Japan's Eugenics Protection Law, passed in 1948, allowed for forced sterilization of people with genetic diseases, mental illness, and leprosy. The law remained in effect until 1996. In 2019, the Japanese government enacted legislation providing compensation of 3.2 million yen to survivors, acknowledging that at least 16,500 people had been sterilized without consent.

The Continuing Legacy

Forced sterilization did not end in the twentieth century. In 2020, a whistleblower complaint filed by a nurse at an Immigration and Customs Enforcement detention facility in Georgia alleged that a physician performing gynecological procedures on immigrant detainees had removed women's fallopian tubes without obtaining proper informed consent. An investigation confirmed multiple procedural failures. The case drew direct comparisons to the sterilization programs of the eugenics era.
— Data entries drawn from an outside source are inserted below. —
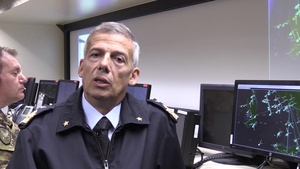 Maj. General Giovanni Fantuzzi - Trident Juncture Interview and B-Roll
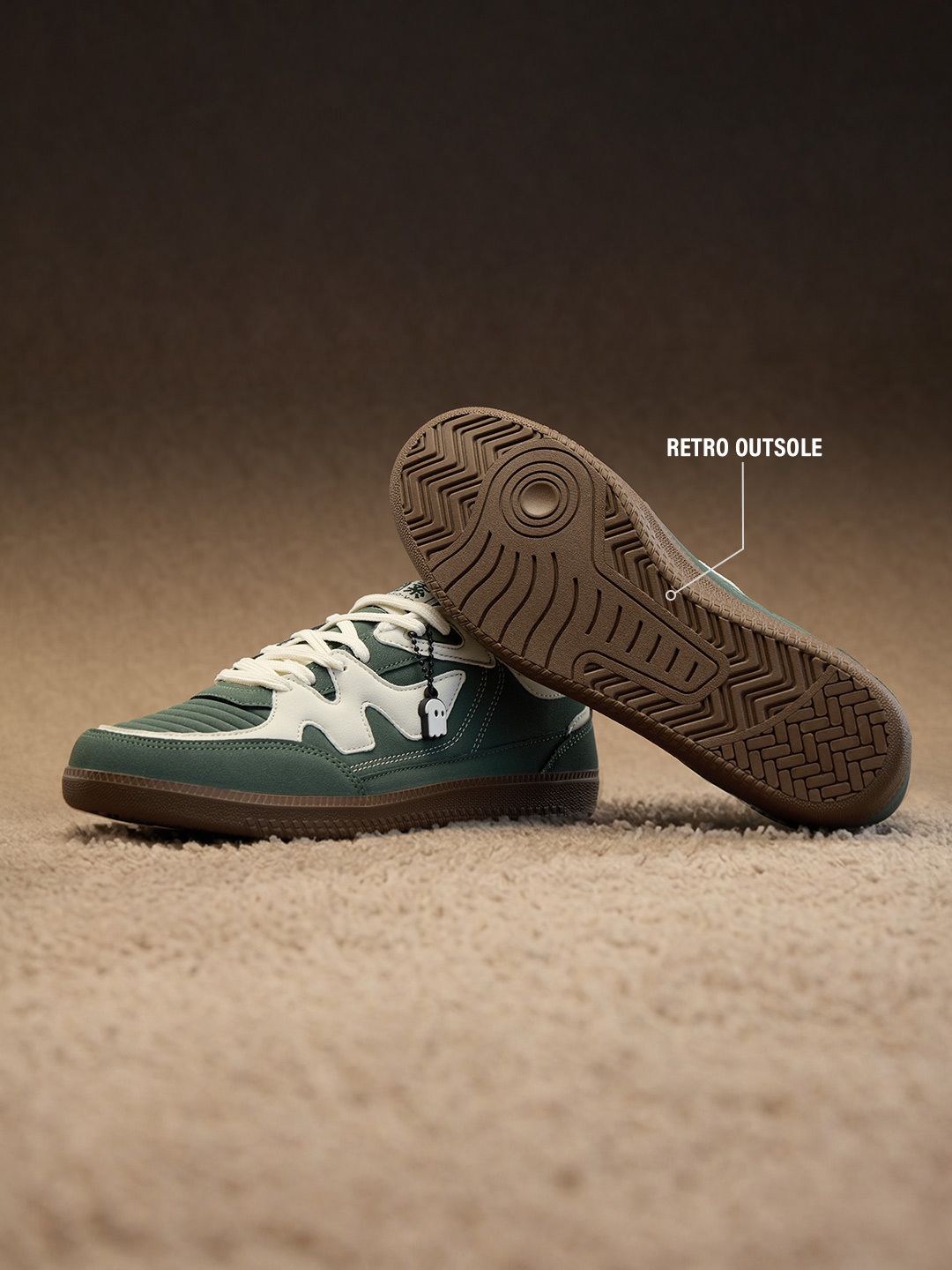 Tender Coconut: Kanso V2 Women Low Top Sneakers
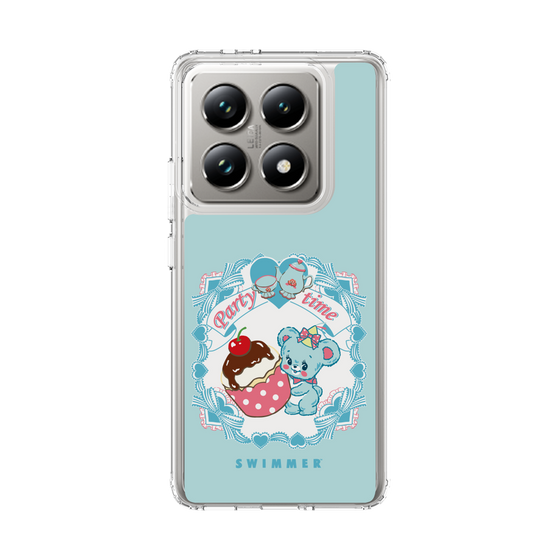 スリムプロテクションケース［ SWIMMER - パーティー - ハグリー ］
Prison sterilization programs came to light in California as recently as 2013, when investigative reporting revealed that between 2006 and 2010, almost 150 women in California prisons had been sterilized, often without proper consent procedures and sometimes while women were on the operating table for unrelated procedures.

The history of forced sterilization is a history of what happens when states are given authority over bodies that are deemed socially undesirable. The populations targeted have always been the poor, the marginalized, the racially othered, and those whose behavior or condition placed them outside the circle of full citizenship. The scientific justification has always been a veneer over decisions that were fundamentally about power and belonging.

Understanding this history is not comfortable. It is necessary.